Hi all,
TL;DR: low-level discussion of error-handling, and entity state; should
we change what we set the entity's "expected state" to when there are
errors?
---
I'm trying to fix https://issues.apache.org/jira/browse/BROOKLYN-534
(when stopping, ensure the `ServiceRestarter` doesn't restart the
entity, provisioning a new machine, in the situation where stop fails
for some reason).
See the failing test I've added in [1].
The problem is that, when the `location.release(machine)` fails, it sets
the entity's *expected state* to "on-fire". This means we've lost all
record of whether we wanted to be stopped or running. The
ServiceRetarter therefore (sensibly?!) responds to the "on-fire" by
restarting it!
Background: software prcoess entities normally have an "expected state"
saying what state they want to be in, and an "actual service state"

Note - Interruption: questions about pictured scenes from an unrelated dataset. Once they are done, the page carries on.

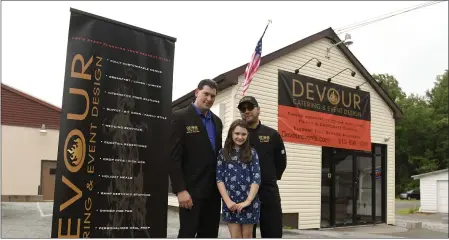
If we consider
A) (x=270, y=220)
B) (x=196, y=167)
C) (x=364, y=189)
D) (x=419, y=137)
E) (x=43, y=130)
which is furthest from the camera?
(x=419, y=137)

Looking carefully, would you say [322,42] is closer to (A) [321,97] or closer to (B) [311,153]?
(A) [321,97]

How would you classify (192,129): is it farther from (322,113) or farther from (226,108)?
(322,113)

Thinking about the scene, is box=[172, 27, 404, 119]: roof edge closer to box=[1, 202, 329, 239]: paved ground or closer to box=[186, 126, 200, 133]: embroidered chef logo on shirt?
box=[1, 202, 329, 239]: paved ground

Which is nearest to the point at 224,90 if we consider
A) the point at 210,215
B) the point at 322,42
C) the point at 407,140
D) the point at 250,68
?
the point at 250,68

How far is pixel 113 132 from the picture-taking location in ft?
11.4

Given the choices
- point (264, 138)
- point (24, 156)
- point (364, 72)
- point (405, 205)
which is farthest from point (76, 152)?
point (405, 205)

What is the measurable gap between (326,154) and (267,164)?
8588 mm

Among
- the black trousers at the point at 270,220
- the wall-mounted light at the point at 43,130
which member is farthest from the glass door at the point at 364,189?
the wall-mounted light at the point at 43,130

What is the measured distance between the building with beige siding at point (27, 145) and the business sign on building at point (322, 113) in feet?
45.6

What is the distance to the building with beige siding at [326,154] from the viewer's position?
11.1 m

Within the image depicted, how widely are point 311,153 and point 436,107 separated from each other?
52.8 m

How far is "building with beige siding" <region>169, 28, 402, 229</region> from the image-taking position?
437 inches

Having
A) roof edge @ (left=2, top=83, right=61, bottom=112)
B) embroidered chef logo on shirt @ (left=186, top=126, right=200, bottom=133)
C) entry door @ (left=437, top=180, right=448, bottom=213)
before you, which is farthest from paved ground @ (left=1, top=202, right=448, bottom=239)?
entry door @ (left=437, top=180, right=448, bottom=213)

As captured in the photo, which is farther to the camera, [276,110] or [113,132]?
[276,110]
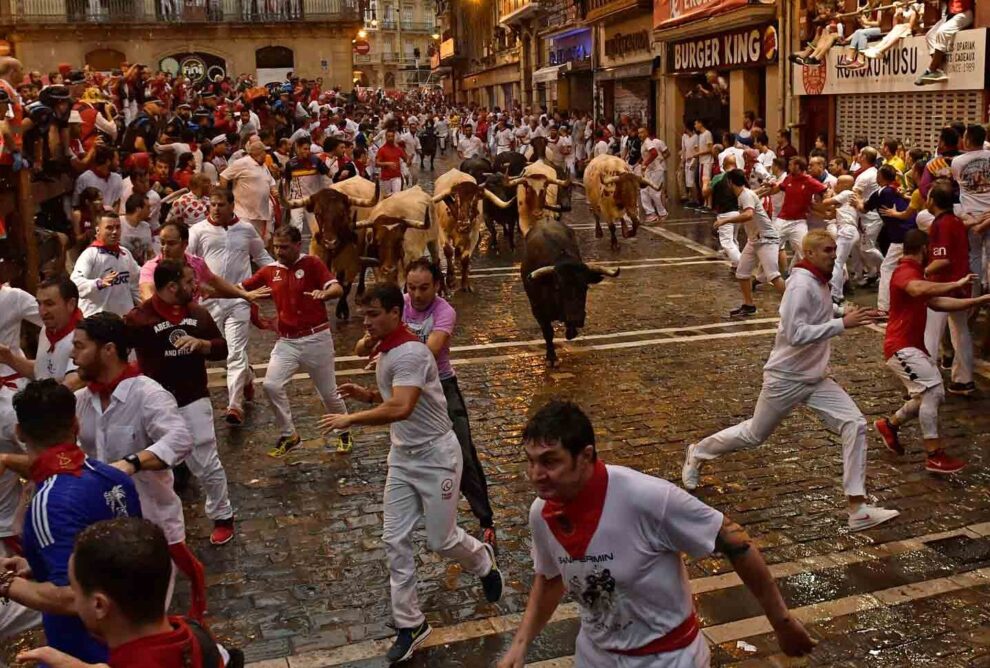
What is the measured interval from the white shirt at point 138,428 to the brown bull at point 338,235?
757 centimetres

saying what it really is. The latter is inferred from a combination of
the expected state, whether the service.isUp, and also any explicit
"problem indicators" that have been set.
---
Options for fixing this include:
1. If the expected state is "on-fire", then don't do anything in such
policies - instead rely on whatever set that expected state to deal
with it (e.g. if something else called stop, which failed, then it
should deal with the error itself).
2. Don't set expected state to on-fire. Instead keep the expected state
as what we really want it to be, but include an appropriate "problem
indicator" (e.g. to say that "stop" failed).
Option (1) would probably be easy, but it's unclear where you'd hook in
logic to deal with such failures. It also feels wrong that we've lost
all knowledge of what we were trying to do.
Option (2) feels best. However, this stuff is fiddly. We'd need to make
the sure the "problem indicator" is cleared correctly when an entity
tries again to start or stop. If it's not cleared, then the entity will
likely never report itself as recovered from that problem. For example,
see all the calls to ServiceStateLogic.setExpectedState() [3].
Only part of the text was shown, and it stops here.